MECHANICAL DESIGN

The CAPILUX experiment consists of three major subsystems:
1. Test chambers- In total there are 4 test chambers, where different geometric shapes and test liquid are placed inside them
2. Observation system- It’s responsible for capturing the experiment date. Our experiment data consists of capillary flow due to capillary action and it’s observed by RunCam Split 4 V2 cameras. Each test chamber has dual camera setup for redundancy.
3. Liquid absorption system- To facilitate safety, liquid absorption system is intigrated within the experiment.
The experiment is interfaced inside the 120mm REXUS module using
a bottom bulkhead. The experiment sits just above the REXUS38 rockets service module.

CFD DESIGN

CAPILUX is simulated in ANSYS Fluent (Volume of Fluid model) to predict where the test liquid sits through each phase of flight, with real REXUS 33 flight data driving the analysis.
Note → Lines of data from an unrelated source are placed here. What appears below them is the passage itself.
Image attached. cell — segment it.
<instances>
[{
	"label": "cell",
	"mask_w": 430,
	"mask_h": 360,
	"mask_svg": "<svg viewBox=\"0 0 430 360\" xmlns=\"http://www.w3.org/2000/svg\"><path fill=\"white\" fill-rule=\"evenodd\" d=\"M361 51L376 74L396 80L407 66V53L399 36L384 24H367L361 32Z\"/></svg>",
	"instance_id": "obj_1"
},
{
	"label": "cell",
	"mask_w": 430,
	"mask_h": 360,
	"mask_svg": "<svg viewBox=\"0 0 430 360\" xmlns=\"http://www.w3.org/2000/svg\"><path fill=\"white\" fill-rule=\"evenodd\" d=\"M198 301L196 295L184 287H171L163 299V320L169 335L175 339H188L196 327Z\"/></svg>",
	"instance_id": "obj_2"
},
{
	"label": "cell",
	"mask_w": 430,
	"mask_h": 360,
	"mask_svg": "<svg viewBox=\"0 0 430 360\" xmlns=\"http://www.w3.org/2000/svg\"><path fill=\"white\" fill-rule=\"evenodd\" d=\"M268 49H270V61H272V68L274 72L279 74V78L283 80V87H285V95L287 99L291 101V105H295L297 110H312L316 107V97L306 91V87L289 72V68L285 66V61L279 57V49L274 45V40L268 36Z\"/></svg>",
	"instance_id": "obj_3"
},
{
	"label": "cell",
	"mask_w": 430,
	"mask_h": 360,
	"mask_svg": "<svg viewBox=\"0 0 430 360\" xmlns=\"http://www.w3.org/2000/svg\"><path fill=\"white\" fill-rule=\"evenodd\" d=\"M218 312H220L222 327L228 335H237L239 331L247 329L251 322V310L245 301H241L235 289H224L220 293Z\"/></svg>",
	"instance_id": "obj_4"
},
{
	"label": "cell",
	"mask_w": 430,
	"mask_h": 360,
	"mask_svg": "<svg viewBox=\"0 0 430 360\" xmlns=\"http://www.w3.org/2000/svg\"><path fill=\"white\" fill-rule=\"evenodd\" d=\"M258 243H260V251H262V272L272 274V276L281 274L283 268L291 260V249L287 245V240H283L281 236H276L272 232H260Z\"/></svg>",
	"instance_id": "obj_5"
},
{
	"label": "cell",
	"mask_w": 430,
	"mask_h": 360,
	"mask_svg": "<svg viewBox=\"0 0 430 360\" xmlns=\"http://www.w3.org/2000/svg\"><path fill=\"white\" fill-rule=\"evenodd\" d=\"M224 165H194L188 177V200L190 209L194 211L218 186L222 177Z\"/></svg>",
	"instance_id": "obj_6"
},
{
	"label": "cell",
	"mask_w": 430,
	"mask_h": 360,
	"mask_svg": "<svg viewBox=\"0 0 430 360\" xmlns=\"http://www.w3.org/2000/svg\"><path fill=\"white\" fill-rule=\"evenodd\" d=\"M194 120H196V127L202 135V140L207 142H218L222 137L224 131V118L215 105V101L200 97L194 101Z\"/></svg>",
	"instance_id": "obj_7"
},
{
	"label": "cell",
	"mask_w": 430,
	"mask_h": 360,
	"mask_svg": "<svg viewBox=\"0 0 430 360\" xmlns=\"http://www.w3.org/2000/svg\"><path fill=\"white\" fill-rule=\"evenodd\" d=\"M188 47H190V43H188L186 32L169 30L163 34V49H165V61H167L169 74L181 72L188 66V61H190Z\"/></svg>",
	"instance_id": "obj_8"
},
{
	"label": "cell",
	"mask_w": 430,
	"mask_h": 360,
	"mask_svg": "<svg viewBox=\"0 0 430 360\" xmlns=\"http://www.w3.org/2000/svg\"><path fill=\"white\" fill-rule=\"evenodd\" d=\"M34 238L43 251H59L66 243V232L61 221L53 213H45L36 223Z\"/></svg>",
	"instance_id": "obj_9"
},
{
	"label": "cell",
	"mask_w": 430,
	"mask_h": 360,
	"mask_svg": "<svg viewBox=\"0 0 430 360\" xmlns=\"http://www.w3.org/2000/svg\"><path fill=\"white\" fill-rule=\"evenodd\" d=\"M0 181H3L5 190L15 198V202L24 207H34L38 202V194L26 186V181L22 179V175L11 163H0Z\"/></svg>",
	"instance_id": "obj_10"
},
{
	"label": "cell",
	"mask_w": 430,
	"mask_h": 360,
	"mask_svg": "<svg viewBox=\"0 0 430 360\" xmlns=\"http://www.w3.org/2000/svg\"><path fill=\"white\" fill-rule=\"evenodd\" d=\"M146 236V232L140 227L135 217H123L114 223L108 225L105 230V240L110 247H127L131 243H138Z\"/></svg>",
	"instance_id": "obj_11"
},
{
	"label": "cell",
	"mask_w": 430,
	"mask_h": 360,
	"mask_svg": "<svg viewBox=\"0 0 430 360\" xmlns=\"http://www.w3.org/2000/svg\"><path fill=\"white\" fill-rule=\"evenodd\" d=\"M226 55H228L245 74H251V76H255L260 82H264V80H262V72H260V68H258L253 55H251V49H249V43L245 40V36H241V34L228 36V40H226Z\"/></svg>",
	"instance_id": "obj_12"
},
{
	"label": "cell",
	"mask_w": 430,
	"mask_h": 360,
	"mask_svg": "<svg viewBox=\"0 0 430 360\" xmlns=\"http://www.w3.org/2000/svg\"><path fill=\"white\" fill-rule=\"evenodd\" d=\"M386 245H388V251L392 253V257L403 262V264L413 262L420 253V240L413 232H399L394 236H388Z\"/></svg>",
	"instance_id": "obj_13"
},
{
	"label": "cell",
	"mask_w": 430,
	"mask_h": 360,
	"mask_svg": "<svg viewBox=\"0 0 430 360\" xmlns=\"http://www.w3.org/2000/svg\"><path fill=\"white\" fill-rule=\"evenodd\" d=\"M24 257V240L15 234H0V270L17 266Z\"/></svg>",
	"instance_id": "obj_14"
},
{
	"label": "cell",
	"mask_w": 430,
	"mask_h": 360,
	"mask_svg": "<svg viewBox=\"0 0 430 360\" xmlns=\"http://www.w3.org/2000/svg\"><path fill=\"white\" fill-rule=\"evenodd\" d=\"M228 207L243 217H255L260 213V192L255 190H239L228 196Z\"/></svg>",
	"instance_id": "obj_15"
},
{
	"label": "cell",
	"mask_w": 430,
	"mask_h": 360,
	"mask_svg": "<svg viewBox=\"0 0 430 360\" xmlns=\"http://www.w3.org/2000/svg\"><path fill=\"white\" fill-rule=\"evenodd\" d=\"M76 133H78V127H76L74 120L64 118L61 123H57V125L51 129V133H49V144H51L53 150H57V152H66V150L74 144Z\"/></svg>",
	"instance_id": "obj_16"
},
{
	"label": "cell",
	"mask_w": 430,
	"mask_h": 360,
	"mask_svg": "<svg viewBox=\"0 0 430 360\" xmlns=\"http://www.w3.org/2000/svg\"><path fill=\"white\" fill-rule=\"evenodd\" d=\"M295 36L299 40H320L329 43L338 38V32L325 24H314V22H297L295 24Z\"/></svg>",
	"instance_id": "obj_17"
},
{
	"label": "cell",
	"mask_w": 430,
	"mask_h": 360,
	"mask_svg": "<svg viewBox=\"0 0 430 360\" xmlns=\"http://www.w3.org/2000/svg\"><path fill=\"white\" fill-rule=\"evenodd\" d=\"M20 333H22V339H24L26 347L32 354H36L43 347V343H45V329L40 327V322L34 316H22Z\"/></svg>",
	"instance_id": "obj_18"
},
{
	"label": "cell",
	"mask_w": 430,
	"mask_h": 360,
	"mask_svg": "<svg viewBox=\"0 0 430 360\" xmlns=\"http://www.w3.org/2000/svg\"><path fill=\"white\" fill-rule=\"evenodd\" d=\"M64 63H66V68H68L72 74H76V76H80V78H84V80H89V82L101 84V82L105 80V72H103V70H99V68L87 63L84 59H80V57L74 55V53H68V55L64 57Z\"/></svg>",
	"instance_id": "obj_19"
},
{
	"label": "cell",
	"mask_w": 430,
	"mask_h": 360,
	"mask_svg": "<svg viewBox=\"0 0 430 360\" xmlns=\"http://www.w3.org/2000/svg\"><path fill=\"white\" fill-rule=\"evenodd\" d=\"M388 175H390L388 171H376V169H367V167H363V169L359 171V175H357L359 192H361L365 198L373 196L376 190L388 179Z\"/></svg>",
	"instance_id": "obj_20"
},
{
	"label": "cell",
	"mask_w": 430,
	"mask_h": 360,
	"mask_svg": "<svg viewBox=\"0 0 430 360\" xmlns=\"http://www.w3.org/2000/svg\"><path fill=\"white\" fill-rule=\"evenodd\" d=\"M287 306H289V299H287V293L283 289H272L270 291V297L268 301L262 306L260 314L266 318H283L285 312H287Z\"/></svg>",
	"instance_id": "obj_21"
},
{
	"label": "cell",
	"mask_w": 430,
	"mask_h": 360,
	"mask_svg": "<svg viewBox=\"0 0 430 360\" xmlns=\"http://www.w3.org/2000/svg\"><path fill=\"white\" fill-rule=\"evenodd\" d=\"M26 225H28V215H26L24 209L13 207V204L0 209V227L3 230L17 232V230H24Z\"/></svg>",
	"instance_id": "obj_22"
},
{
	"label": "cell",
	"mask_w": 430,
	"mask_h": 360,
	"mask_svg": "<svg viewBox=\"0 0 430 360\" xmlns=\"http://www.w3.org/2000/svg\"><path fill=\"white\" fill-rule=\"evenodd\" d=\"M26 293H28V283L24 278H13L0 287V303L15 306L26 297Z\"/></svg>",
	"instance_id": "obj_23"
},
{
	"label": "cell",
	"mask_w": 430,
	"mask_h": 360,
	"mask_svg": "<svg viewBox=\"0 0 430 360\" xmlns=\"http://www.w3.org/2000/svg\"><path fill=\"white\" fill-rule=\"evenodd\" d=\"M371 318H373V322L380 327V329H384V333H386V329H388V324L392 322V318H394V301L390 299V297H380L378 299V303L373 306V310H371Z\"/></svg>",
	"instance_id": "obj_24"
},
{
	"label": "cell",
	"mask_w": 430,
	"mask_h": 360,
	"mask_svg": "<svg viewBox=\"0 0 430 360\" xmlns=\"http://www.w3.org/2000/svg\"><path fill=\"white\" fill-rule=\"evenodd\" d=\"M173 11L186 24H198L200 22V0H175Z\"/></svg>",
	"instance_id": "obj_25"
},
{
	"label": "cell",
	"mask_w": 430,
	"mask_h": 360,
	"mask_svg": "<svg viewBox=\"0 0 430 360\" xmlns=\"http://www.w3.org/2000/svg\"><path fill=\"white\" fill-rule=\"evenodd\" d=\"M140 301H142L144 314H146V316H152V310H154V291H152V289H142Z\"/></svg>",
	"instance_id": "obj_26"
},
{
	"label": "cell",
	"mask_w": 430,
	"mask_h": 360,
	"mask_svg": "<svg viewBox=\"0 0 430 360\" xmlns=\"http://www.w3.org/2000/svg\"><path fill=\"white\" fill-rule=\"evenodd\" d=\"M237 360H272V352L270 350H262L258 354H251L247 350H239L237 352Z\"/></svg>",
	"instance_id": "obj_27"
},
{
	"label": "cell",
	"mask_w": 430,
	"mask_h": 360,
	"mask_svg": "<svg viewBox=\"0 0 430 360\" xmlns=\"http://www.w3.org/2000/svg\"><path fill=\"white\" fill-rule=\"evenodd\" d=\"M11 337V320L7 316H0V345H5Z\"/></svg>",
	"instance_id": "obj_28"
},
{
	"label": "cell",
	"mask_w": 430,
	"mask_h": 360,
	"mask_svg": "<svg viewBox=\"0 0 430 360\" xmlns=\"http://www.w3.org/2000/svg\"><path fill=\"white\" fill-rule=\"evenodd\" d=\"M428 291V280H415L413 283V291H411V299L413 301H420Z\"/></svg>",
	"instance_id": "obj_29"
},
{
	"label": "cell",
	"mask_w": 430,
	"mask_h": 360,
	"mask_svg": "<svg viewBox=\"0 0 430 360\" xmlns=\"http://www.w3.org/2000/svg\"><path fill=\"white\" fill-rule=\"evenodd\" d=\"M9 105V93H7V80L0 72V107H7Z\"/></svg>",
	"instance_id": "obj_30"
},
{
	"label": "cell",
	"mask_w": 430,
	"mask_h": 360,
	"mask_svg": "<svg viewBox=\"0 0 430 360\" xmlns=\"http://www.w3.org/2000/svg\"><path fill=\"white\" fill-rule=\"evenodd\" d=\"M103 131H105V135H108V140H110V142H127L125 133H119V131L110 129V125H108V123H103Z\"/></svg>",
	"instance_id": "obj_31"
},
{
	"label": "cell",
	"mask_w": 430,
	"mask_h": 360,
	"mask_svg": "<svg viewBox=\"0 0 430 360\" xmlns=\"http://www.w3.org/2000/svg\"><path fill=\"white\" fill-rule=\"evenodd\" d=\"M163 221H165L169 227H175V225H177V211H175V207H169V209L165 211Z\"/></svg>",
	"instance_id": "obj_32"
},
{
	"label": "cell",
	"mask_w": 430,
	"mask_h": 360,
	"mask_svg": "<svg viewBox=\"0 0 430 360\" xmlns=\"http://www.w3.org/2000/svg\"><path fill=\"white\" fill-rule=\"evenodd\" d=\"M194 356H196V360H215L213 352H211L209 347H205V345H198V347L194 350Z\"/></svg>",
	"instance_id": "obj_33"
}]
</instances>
During launch the rocket is spinning, so centrifugal force dominates and pushes the liquid out toward the outer ends of the radially mounted chambers; the simulations confirmed the fluid settles into the intended position with no significant sloshing on the way up. The critical phase is de-spin, where the spin rate is cut to near zero within about a second. That sudden change throws the liquid across to the wrong side of the chamber — the opposite of what the experiment needs, since the fluid should travel through the capillary structures under its own surface tension. To control this, a sloshing baffle was designed and re-simulated, keeping most of the liquid on the correct side through de-spin so the microgravity capillary phase can start cleanly.

THERMAL DESIGN

The experiment relies entirely on passive thermal management — no heaters or fans are needed. Heat is generated mainly by the mainboard, the cameras and the LED/pressure PCBs, and in the vacuum of flight it is dissipated through conduction and radiation. Transient thermal analysis is carried out for the cameras and the pressure/LED boards to confirm every component stays within its operating temperature range across the full flight. The worst case assumes no convection for the entire experiment window, leaving only conduction and radiation to manage the load. To better understand the thermal situation of our experiment, vacuum chamber testing is performed.

ELECTRICAL DESIGN

CAPILUX is controlled by a single mainboard mounted to the module bulkhead. It conditions the 28 V REXUS bus down to 5 V and 3.3 V, receives the lift-off and start-of-experiment signals from the rocket, drives the cameras and chamber LEDs, and logs acceleration and environmental data to both onboard flash and an SD card. Eight RunCam Split 4 V2 cameras observe the chambers, each paired with a DVR mounted to the bulkhead for cooling. Pressure and lighting are handled by small PCBs built into the chamber end caps, and a dedicated TV multiplexer board switches all eight camera feeds into a single video downlink for live monitoring before and during flight.

SOFTWARE DESIGN

The CAPILUX software is responsible for controlling the experiment before and during flight. It manages the onboard flight computer controlling the cameras and LEDs, collecting sensor data and storing the experiment data. This subsystem is developed to work autonomously during flight, but before launch, the same software allows the team to test cameras, sensors, LEDs, communication and data logging from the ground station. A custom ground station user interface displays telemetry, subsystem status, memory information and housekeeping data downlinked from the onboard flight computer, while also allowing commands being sent during pre-flight checks. The software is built around traceability and data protection, ensuring that recorded experiment data remains usable even if power or communication is interrupted.